SELECTED PASSAGE:

Integrate Data Mining, Campaign ManagementDatabase marketers stand to gain competitive advantage by harnessing two merging technologies. Companies that successfully integrate data mining technology and campaign management software will:
* Improve the accuracy and results of marketing campaigns.
* Shrink direct marketing cycle times.
* Increase knowledge of customers and prospects, which, in turn, will enhance companies' abilities to refine future marketing campaigns and fuel customer relationship management strategies.
What is data mining? Today, companies use data mining software to analyze large volumes of information to predict the behavior of customers and prospects. For example, a statistical analyst might use the software to build a model that predicts a customer's likelihood to "defect" from the company, purchase products across product lines or respond to an offer for free merchandise. This statistical model runs against a customer database, assigning a score that indicates each individual's or household's probability of exhibiting a particular behavior.

(Collected data)
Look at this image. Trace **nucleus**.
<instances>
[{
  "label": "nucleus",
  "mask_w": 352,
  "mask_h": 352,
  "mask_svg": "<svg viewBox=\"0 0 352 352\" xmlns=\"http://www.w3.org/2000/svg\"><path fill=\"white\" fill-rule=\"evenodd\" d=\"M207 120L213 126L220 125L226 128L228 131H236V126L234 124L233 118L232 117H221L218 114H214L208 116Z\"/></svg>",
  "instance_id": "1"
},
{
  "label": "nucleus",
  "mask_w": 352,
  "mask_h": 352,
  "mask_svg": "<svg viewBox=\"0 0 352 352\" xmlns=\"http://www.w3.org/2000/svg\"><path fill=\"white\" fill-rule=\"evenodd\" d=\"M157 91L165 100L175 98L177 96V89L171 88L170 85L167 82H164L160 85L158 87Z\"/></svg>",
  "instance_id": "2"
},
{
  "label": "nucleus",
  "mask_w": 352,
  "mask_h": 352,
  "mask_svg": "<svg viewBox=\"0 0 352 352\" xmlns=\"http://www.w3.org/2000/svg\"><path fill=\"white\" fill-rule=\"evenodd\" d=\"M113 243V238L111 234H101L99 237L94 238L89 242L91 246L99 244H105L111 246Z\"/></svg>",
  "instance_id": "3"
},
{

TRY IT: Edit the data mining passage between "Integrate Data Mining, Campaign" and "relationship management strategies.", inclusive, putting "promotional efforts" wherever "marketing campaigns" appears. The entries have nothing to do with this.

SOLUTION FOR THIS TASK:
Integrate Data Mining, Campaign ManagementDatabase marketers stand to gain competitive advantage by harnessing two merging technologies. Companies that successfully integrate data mining technology and campaign management software will:
* Improve the accuracy and results of promotional efforts.
* Shrink direct marketing cycle times.
* Increase knowledge of customers and prospects, which, in turn, will enhance companies' abilities to refine future promotional efforts and fuel customer relationship management strategies.